Tailscale locks down security concerns
Misallocation of valuable engineering resources for onboarding users and troubleshooting remote access wasn’t Bamboo Health’s only problem. According to Travis, their old VPN was “a constant nightmare of maintenance issues and security vulnerabilities. It was frequently having to be patched or address security concerns. It was — and still is — a major target for hackers to find a weakness. And it was hard to determine if we were affected by some of the vulnerabilities.”
Travis says that is now a thing of the past: “Tailscale has been very solid. The few times that vulnerabilities in the client were identified, you made it crystal clear on your page which of my client machines were affected and needed to be updated. So it took just a quick broadcast email or a change in our management software to get those folks running on the latest version. That has definitely reduced risk from the security side, when it comes to remote access.”
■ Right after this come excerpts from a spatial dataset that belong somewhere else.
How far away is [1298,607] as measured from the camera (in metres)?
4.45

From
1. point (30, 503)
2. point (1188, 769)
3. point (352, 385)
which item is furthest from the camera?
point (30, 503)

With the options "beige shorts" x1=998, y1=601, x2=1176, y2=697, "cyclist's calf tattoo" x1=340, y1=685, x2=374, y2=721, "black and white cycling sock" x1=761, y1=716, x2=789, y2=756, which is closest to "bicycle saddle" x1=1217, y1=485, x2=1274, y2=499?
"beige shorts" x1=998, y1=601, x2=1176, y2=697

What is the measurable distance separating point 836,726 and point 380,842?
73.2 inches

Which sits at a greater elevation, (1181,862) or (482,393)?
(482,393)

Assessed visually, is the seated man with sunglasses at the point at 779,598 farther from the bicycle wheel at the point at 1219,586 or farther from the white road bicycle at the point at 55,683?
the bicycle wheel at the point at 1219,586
Bamboo Health also makes heavy use of other Tailscale features. Exit nodes are a simple solution for when they need traffic to appear that it’s coming out of one IP or a single network. This came in handy when they were converting from their old VPN to Tailscale. According to Travis: “We had some things IP allowlisted to that IP, and we were able to move that over to an exit node to recreate the same behavior for the traffic leaving the network.”
They also have plans to further utilize exit nodes when they switch to a remote monitoring and management (RMM) vendor for managing their workstations. “Tailscale will allow us to use the exit nodes to ensure that the people accessing the RMM service are all coming from the same source IP.”
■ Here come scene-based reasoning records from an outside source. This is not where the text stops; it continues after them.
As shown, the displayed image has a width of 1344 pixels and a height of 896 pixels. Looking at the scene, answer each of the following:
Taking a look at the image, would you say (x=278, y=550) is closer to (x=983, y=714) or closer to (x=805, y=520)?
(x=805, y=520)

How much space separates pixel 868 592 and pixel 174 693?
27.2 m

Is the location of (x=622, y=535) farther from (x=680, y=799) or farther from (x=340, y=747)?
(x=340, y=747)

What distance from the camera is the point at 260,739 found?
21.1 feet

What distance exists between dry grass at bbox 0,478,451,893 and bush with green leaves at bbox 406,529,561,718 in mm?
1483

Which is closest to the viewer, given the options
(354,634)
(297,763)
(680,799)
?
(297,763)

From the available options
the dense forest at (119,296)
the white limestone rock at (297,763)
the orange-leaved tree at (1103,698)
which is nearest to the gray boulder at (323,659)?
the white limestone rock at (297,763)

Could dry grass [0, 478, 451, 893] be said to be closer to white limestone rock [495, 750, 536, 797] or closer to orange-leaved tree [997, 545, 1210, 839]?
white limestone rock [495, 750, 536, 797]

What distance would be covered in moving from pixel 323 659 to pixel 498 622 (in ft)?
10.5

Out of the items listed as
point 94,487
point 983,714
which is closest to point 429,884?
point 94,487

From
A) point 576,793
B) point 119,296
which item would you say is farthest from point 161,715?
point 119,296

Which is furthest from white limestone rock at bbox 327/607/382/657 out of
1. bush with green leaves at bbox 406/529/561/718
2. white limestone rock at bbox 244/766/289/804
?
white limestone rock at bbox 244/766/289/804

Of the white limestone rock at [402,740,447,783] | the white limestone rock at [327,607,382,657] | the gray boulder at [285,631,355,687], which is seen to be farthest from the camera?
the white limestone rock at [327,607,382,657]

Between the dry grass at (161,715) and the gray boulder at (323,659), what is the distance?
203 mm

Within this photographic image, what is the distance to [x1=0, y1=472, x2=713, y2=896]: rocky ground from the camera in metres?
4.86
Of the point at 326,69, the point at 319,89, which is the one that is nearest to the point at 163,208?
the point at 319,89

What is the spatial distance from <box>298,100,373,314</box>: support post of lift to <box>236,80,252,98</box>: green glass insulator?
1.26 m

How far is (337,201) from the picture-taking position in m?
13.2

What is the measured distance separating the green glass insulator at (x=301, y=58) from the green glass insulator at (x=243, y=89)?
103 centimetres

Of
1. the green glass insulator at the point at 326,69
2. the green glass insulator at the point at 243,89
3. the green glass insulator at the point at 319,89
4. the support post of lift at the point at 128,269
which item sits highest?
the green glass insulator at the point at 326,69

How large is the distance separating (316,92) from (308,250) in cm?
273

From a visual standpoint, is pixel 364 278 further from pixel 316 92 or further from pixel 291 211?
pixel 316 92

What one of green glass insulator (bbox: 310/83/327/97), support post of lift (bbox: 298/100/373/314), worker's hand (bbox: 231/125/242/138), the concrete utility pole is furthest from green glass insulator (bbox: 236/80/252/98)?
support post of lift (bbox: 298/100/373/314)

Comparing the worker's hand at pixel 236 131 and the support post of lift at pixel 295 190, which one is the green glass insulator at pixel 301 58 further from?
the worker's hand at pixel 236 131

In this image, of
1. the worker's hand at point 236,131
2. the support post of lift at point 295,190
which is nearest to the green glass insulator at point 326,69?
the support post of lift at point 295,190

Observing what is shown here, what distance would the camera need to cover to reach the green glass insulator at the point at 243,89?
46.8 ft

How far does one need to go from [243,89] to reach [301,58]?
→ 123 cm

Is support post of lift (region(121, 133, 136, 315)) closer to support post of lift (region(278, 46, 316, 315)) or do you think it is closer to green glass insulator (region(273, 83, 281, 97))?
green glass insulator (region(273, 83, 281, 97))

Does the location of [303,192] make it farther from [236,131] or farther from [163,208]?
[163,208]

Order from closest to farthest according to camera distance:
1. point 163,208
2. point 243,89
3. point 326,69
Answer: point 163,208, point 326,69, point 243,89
Travis and others at Bamboo Health also appreciate how easy it is to use Tailscale’s access control lists (ACLs) to tag 30-plus subnet routers and manage user groups to enforce least-privileged access to resources: “We can easily add people to a group and control which networks they can get access to. Having a mesh network with so many tailnet routers deployed across our environment and all managed through a single config — that’s the biggest win.” Even better, admins can manage all this from Bamboo Health’s GitHub account, whether it’s the cloud team making security changes, or the security team making changes to their architecture.
Tailscale is powerful, reliable, and simple to use
Tailscale has made life easier for Travis and others at Bamboo Health. “From an end-user perspective, Tailscale’s performance is one of its most powerful features,” says Travis. “We deal with some large data transfers, especially if we’re pulling down Docker images and things like that. Tailscale’s high-bandwidth and low latency mean we’re not constrained like we were with our old VPN.” Likewise, Tailscale’s stability and reliability translate into very little effort by the cloud and security teams to keep the network running with little to no downtime.
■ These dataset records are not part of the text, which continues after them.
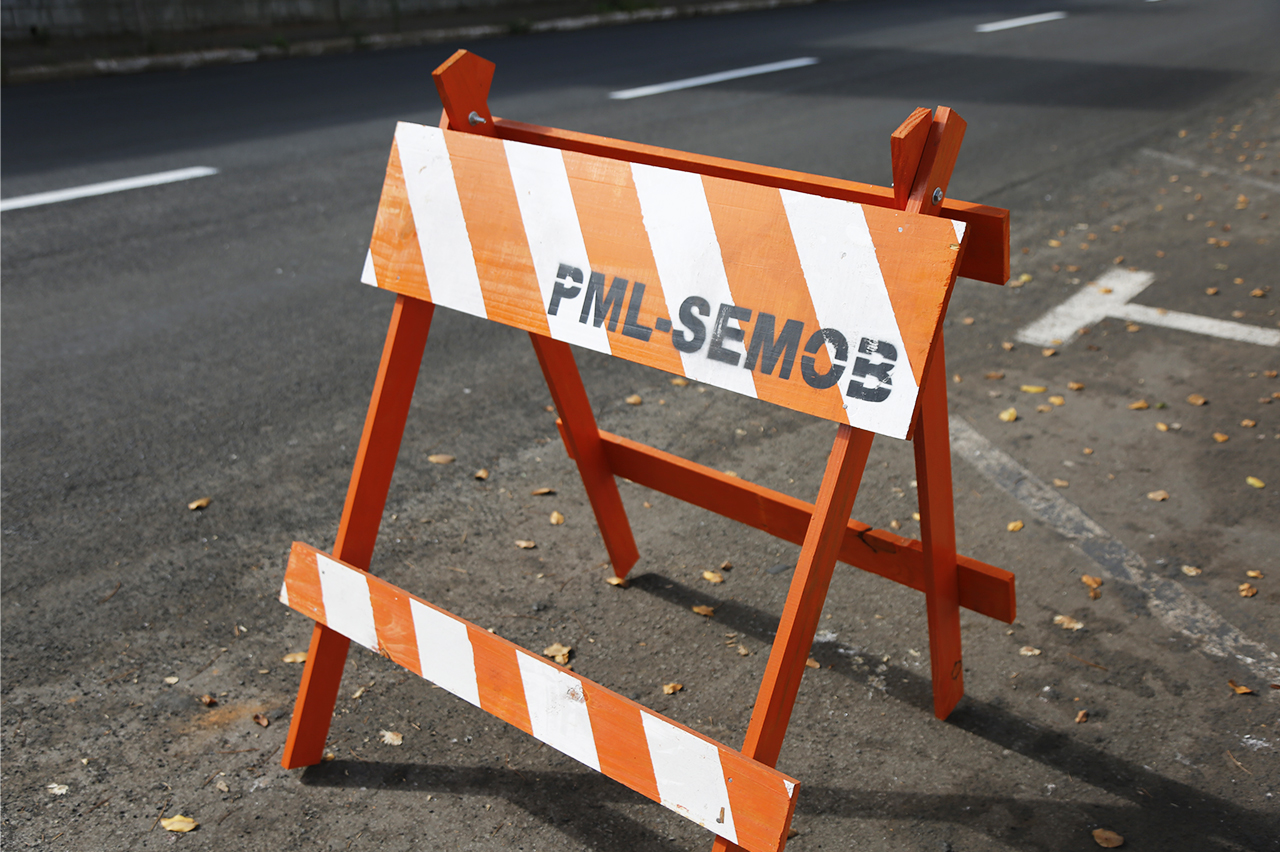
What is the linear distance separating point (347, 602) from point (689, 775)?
1089mm

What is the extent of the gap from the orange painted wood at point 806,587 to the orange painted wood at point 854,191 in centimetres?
46

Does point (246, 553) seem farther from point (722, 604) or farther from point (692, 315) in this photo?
point (692, 315)

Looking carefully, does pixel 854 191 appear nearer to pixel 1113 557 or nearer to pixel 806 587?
pixel 806 587

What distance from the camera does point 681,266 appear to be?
7.44ft

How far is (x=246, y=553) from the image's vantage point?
3.87m

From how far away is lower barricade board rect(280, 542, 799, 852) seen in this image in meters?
2.08

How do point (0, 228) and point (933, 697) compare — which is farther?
point (0, 228)

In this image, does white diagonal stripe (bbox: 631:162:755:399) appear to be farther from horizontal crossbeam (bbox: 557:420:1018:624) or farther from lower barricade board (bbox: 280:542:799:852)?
horizontal crossbeam (bbox: 557:420:1018:624)

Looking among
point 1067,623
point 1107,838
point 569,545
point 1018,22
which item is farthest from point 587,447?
point 1018,22

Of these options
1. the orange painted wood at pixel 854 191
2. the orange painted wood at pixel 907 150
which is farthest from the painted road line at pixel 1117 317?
the orange painted wood at pixel 907 150

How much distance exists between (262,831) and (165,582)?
1.37 m

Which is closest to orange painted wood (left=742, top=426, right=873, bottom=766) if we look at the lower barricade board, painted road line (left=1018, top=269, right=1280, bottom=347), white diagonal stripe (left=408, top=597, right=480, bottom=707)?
the lower barricade board

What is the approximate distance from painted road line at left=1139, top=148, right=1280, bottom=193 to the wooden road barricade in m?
7.57

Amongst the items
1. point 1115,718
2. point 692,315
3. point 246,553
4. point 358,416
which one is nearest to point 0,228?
point 358,416
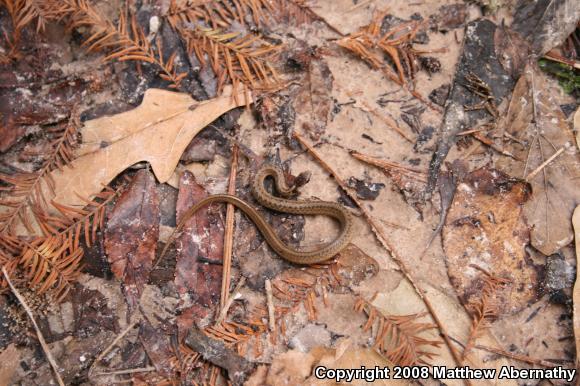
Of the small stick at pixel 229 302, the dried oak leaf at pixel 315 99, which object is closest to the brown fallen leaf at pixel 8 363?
the small stick at pixel 229 302

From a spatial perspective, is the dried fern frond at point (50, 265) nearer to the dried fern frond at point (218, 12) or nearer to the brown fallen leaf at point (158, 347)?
the brown fallen leaf at point (158, 347)

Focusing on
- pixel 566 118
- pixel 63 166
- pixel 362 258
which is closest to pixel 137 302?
pixel 63 166

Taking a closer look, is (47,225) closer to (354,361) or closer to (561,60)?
(354,361)

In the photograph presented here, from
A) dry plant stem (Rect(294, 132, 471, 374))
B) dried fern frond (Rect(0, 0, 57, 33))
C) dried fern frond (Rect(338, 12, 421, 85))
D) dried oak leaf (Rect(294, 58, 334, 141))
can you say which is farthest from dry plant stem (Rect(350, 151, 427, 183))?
dried fern frond (Rect(0, 0, 57, 33))

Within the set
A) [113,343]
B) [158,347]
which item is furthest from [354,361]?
[113,343]

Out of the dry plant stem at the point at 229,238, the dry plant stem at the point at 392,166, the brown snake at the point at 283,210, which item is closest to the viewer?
the dry plant stem at the point at 229,238

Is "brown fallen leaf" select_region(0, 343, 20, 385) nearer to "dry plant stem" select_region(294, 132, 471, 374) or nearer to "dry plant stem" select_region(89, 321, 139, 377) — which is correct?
"dry plant stem" select_region(89, 321, 139, 377)

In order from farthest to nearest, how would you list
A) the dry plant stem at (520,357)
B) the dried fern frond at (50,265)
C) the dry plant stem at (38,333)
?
the dry plant stem at (520,357) → the dried fern frond at (50,265) → the dry plant stem at (38,333)

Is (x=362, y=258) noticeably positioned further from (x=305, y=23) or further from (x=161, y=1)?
(x=161, y=1)
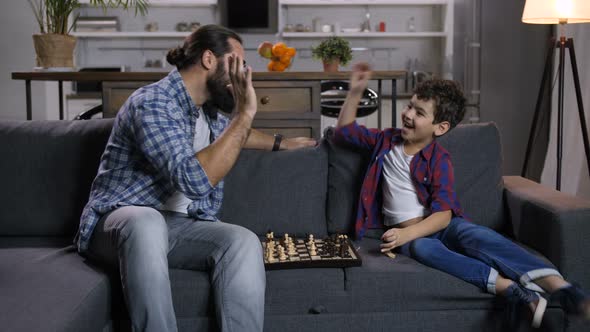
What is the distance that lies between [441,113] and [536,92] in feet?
9.22

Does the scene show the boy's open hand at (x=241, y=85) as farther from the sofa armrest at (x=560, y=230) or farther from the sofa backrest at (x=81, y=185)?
the sofa armrest at (x=560, y=230)

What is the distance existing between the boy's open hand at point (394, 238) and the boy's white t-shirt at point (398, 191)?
14 cm

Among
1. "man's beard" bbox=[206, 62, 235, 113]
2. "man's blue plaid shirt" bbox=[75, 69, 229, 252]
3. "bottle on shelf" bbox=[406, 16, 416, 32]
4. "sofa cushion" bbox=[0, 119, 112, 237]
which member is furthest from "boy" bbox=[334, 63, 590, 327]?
"bottle on shelf" bbox=[406, 16, 416, 32]

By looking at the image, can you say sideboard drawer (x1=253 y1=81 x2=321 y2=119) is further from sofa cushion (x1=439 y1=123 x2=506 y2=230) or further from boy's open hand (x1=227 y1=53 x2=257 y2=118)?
boy's open hand (x1=227 y1=53 x2=257 y2=118)

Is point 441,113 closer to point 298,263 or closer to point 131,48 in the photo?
point 298,263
More dramatically, the amount of time it takes to onboard new users with Tailscale has been drastically reduced; what used to take an hour, now takes minutes. Travis says, “Literally, we tell them to go to Tailscale’s website, log in, download the client, install it, and login with their Azure AD credentials — and they’re off and running.” Travis estimates that using Tailscale for onboarding saves the company’s engineering resources a few hundred hours a year.
The last word
All this translates into a more efficient and secure work experience for Travis and others at Bamboo Health. “It gives me comfort, especially being on the security team,” Travis says. “Tailscale is thriving by providing better features and better support than anyone else in the market. Tailscale is the next generation of VPNs.”